- Genre: Drama
- Created by: Ekachai Uekrongtham;
- Starring: Morakot Liu; Chanon Santinatornkul; Sutatta Udomsilp;
- Country of origin: Thailand
- Original language: Thai
- No. of seasons: 1
- No. of episodes: 13

Original release
- Network: GMM 25
- Release: February 13 – May 8, 2019

= Bangkok Love Stories: Plead =

2019 Thai-language television series

Bangkok Love Stories: Plead is a 2019 segment of the Thai-language television anthology series Bangkok Love Stories, created by Ekachai Uekrongtham and starring Morakot Liu, Chanon Santinatornkul and Sutatta Udomsilp.
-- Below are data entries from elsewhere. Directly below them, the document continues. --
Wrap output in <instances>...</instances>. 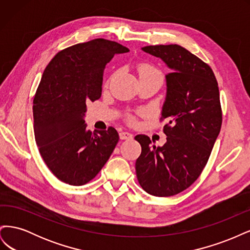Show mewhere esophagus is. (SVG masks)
Masks as SVG:
<instances>
[{
  "label": "esophagus",
  "instance_id": "obj_1",
  "mask_svg": "<svg viewBox=\"0 0 250 250\" xmlns=\"http://www.w3.org/2000/svg\"><path fill=\"white\" fill-rule=\"evenodd\" d=\"M133 134L130 133V132H127V131H122L120 132V139L121 140H129V139H132Z\"/></svg>",
  "mask_w": 250,
  "mask_h": 250
}]
</instances>
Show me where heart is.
<instances>
[{
	"instance_id": "b5f03b06",
	"label": "heart",
	"mask_w": 250,
	"mask_h": 250,
	"mask_svg": "<svg viewBox=\"0 0 250 250\" xmlns=\"http://www.w3.org/2000/svg\"><path fill=\"white\" fill-rule=\"evenodd\" d=\"M137 72L139 75V78L144 79V78H148V77H161L162 78V74L158 71L155 66L152 64L147 63V62H142L137 66ZM126 121L128 123H134L135 122V118L133 116L128 115L126 117Z\"/></svg>"
}]
</instances>
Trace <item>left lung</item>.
Returning a JSON list of instances; mask_svg holds the SVG:
<instances>
[{
	"label": "left lung",
	"instance_id": "left-lung-1",
	"mask_svg": "<svg viewBox=\"0 0 250 250\" xmlns=\"http://www.w3.org/2000/svg\"><path fill=\"white\" fill-rule=\"evenodd\" d=\"M142 50L163 59L167 74V97L161 122L167 143L151 145L139 134L142 152L135 162L140 186L148 194L170 197L185 191L200 176L222 124L218 82L210 66L178 44L147 46Z\"/></svg>",
	"mask_w": 250,
	"mask_h": 250
}]
</instances>
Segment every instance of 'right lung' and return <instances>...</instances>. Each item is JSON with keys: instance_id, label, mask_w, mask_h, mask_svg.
I'll use <instances>...</instances> for the list:
<instances>
[{"instance_id": "obj_1", "label": "right lung", "mask_w": 250, "mask_h": 250, "mask_svg": "<svg viewBox=\"0 0 250 250\" xmlns=\"http://www.w3.org/2000/svg\"><path fill=\"white\" fill-rule=\"evenodd\" d=\"M128 51L96 39L59 51L43 71L33 99L35 142L47 167L67 185L94 179L117 146L115 128L92 133L83 117L86 104L101 97L105 65Z\"/></svg>"}]
</instances>
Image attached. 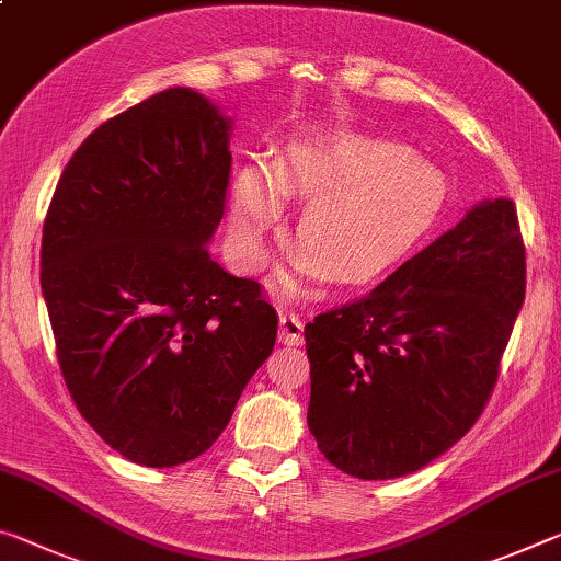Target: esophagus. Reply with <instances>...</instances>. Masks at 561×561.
Wrapping results in <instances>:
<instances>
[{
  "mask_svg": "<svg viewBox=\"0 0 561 561\" xmlns=\"http://www.w3.org/2000/svg\"><path fill=\"white\" fill-rule=\"evenodd\" d=\"M305 340V324H301V319L297 314H282L279 317V342L284 344H299Z\"/></svg>",
  "mask_w": 561,
  "mask_h": 561,
  "instance_id": "esophagus-1",
  "label": "esophagus"
}]
</instances>
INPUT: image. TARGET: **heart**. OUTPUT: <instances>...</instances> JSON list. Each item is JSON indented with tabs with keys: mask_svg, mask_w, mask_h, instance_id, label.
<instances>
[{
	"mask_svg": "<svg viewBox=\"0 0 561 561\" xmlns=\"http://www.w3.org/2000/svg\"><path fill=\"white\" fill-rule=\"evenodd\" d=\"M282 197L312 199L301 211L295 272L277 289L297 297L317 266L332 282H354L404 256L437 225L449 184L437 167L407 147L362 135H332L291 145L270 167V180L244 167L232 186L234 244L244 264H262L266 232L282 221Z\"/></svg>",
	"mask_w": 561,
	"mask_h": 561,
	"instance_id": "heart-1",
	"label": "heart"
}]
</instances>
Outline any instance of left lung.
<instances>
[{
	"label": "left lung",
	"instance_id": "left-lung-1",
	"mask_svg": "<svg viewBox=\"0 0 561 561\" xmlns=\"http://www.w3.org/2000/svg\"><path fill=\"white\" fill-rule=\"evenodd\" d=\"M527 264L514 202L482 199L367 297L305 327L307 424L344 474L397 479L472 430L500 375Z\"/></svg>",
	"mask_w": 561,
	"mask_h": 561
}]
</instances>
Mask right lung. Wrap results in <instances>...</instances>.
<instances>
[{"label":"right lung","mask_w":561,"mask_h":561,"mask_svg":"<svg viewBox=\"0 0 561 561\" xmlns=\"http://www.w3.org/2000/svg\"><path fill=\"white\" fill-rule=\"evenodd\" d=\"M232 117L169 87L89 135L42 234V295L67 389L141 467H176L225 432L277 342L254 279L211 260Z\"/></svg>","instance_id":"obj_1"}]
</instances>
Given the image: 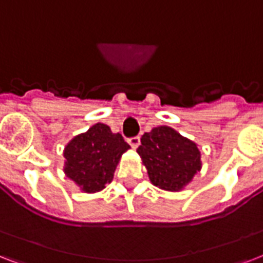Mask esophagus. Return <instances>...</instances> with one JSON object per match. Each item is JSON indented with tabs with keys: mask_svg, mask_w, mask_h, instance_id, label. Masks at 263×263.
<instances>
[{
	"mask_svg": "<svg viewBox=\"0 0 263 263\" xmlns=\"http://www.w3.org/2000/svg\"><path fill=\"white\" fill-rule=\"evenodd\" d=\"M127 142H129L130 145H132V148H137V146L140 145V137H138V136H136V137L127 138Z\"/></svg>",
	"mask_w": 263,
	"mask_h": 263,
	"instance_id": "esophagus-1",
	"label": "esophagus"
}]
</instances>
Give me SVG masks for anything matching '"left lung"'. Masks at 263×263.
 <instances>
[{
	"label": "left lung",
	"instance_id": "8db88e82",
	"mask_svg": "<svg viewBox=\"0 0 263 263\" xmlns=\"http://www.w3.org/2000/svg\"><path fill=\"white\" fill-rule=\"evenodd\" d=\"M137 152L151 182L166 191H180L200 172V151L196 144L168 126L144 133Z\"/></svg>",
	"mask_w": 263,
	"mask_h": 263
}]
</instances>
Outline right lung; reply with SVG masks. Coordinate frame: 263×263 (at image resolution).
I'll return each mask as SVG.
<instances>
[{"label": "right lung", "mask_w": 263, "mask_h": 263, "mask_svg": "<svg viewBox=\"0 0 263 263\" xmlns=\"http://www.w3.org/2000/svg\"><path fill=\"white\" fill-rule=\"evenodd\" d=\"M129 148L122 134L96 123L67 144L64 173L83 192H99L112 181L118 162Z\"/></svg>", "instance_id": "obj_1"}]
</instances>
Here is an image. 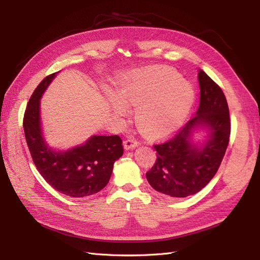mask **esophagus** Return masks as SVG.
I'll return each instance as SVG.
<instances>
[{"mask_svg":"<svg viewBox=\"0 0 260 260\" xmlns=\"http://www.w3.org/2000/svg\"><path fill=\"white\" fill-rule=\"evenodd\" d=\"M123 146H124V149H133L139 146V142L133 139H128L123 142Z\"/></svg>","mask_w":260,"mask_h":260,"instance_id":"obj_1","label":"esophagus"}]
</instances>
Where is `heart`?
I'll list each match as a JSON object with an SVG mask.
<instances>
[{"instance_id": "b5f03b06", "label": "heart", "mask_w": 260, "mask_h": 260, "mask_svg": "<svg viewBox=\"0 0 260 260\" xmlns=\"http://www.w3.org/2000/svg\"><path fill=\"white\" fill-rule=\"evenodd\" d=\"M107 102L116 116H124L129 105L136 106L138 128L148 137H162L184 123L195 101L190 82L168 67L133 69L118 84V91L108 90Z\"/></svg>"}]
</instances>
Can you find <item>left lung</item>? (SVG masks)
Masks as SVG:
<instances>
[{
  "instance_id": "1",
  "label": "left lung",
  "mask_w": 260,
  "mask_h": 260,
  "mask_svg": "<svg viewBox=\"0 0 260 260\" xmlns=\"http://www.w3.org/2000/svg\"><path fill=\"white\" fill-rule=\"evenodd\" d=\"M198 78L201 99L196 115L176 137L154 145L157 159L146 172L154 190L170 198H186L206 186L229 144L231 123L224 94L202 69Z\"/></svg>"
}]
</instances>
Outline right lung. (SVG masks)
Masks as SVG:
<instances>
[{
    "mask_svg": "<svg viewBox=\"0 0 260 260\" xmlns=\"http://www.w3.org/2000/svg\"><path fill=\"white\" fill-rule=\"evenodd\" d=\"M58 73L44 78L32 93L23 117V130L32 160L46 182L67 196L86 198L109 182L114 164L123 154L122 141L118 136H92L67 149L50 146L43 133L41 99Z\"/></svg>",
    "mask_w": 260,
    "mask_h": 260,
    "instance_id": "add662e5",
    "label": "right lung"
}]
</instances>
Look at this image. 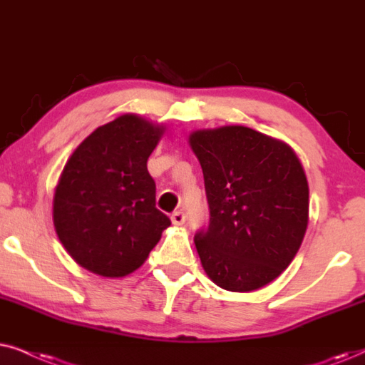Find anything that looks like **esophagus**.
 <instances>
[{"mask_svg": "<svg viewBox=\"0 0 365 365\" xmlns=\"http://www.w3.org/2000/svg\"><path fill=\"white\" fill-rule=\"evenodd\" d=\"M172 222L175 223V225H183V223H185V220H187V215H185V212H182V210H177V212H173L172 213Z\"/></svg>", "mask_w": 365, "mask_h": 365, "instance_id": "1", "label": "esophagus"}]
</instances>
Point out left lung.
Here are the masks:
<instances>
[{
	"mask_svg": "<svg viewBox=\"0 0 365 365\" xmlns=\"http://www.w3.org/2000/svg\"><path fill=\"white\" fill-rule=\"evenodd\" d=\"M210 210L195 233L202 267L218 287L250 292L294 260L309 223V183L287 143L247 126L197 130Z\"/></svg>",
	"mask_w": 365,
	"mask_h": 365,
	"instance_id": "8db88e82",
	"label": "left lung"
}]
</instances>
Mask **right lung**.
I'll return each instance as SVG.
<instances>
[{
	"mask_svg": "<svg viewBox=\"0 0 365 365\" xmlns=\"http://www.w3.org/2000/svg\"><path fill=\"white\" fill-rule=\"evenodd\" d=\"M163 126L121 115L78 145L53 198L58 239L76 264L103 277L132 274L170 218L155 207L157 187L147 160Z\"/></svg>",
	"mask_w": 365,
	"mask_h": 365,
	"instance_id": "1",
	"label": "right lung"
}]
</instances>
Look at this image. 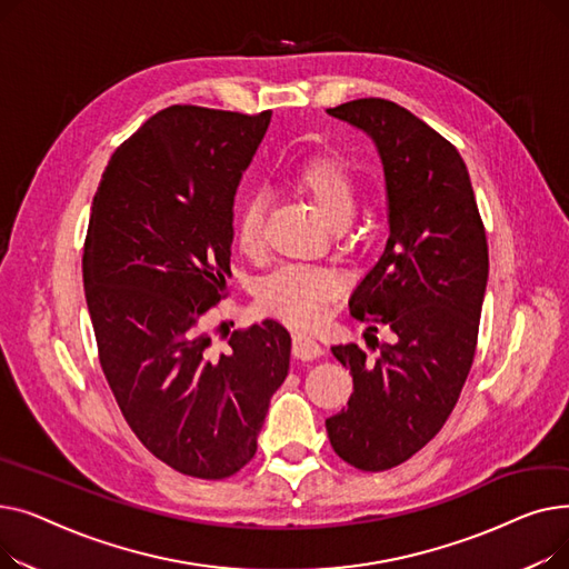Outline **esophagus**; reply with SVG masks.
<instances>
[{
  "label": "esophagus",
  "mask_w": 569,
  "mask_h": 569,
  "mask_svg": "<svg viewBox=\"0 0 569 569\" xmlns=\"http://www.w3.org/2000/svg\"><path fill=\"white\" fill-rule=\"evenodd\" d=\"M292 355L297 357V360H316L318 355H322V346L309 335H295L292 337Z\"/></svg>",
  "instance_id": "esophagus-1"
}]
</instances>
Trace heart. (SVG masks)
<instances>
[{
  "label": "heart",
  "mask_w": 569,
  "mask_h": 569,
  "mask_svg": "<svg viewBox=\"0 0 569 569\" xmlns=\"http://www.w3.org/2000/svg\"><path fill=\"white\" fill-rule=\"evenodd\" d=\"M300 187L332 226H346L357 209V184L350 170L337 159H313L295 172ZM267 198L253 193L237 214V244L244 253H258L262 247V221ZM341 295V281L330 269L307 264H283L267 274L256 290L264 313L292 327L318 325L327 309Z\"/></svg>",
  "instance_id": "heart-1"
}]
</instances>
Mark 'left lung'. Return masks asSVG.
<instances>
[{
	"instance_id": "obj_1",
	"label": "left lung",
	"mask_w": 569,
	"mask_h": 569,
	"mask_svg": "<svg viewBox=\"0 0 569 569\" xmlns=\"http://www.w3.org/2000/svg\"><path fill=\"white\" fill-rule=\"evenodd\" d=\"M362 131L385 172L390 237L350 295V313L369 322L371 362L355 343L332 346L350 369L348 408L325 422L335 452L360 470L403 463L442 429L472 367L489 279L487 232L468 168L420 117L385 99L327 110ZM385 323L396 335L378 345Z\"/></svg>"
}]
</instances>
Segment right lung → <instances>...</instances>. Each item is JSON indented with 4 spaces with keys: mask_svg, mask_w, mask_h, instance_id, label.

The plot is set in Chinatown and revolves around Liu (Surapol Poonpiriya) who grinds almonds as his day job, and a fortune teller at nights. Liu's son Tee (Chanon Santinatornkul) is going blind.

The first episode was released on February 13, 2019 and the last on May 8, 2019 on GMM 25.

==Cast==
- Surapol Poonpiriya as Liu
- Chanon Santinatornkul as Tee
- Cholsawas Tiewwanichkul as Ong
- Sutatta Udomsilp as Elle
- Morakot Liu as Pai

==Release==
Bangkok Love Stories: Plead was released between February 13, 2019 and May 8, 2019 on GMM 25.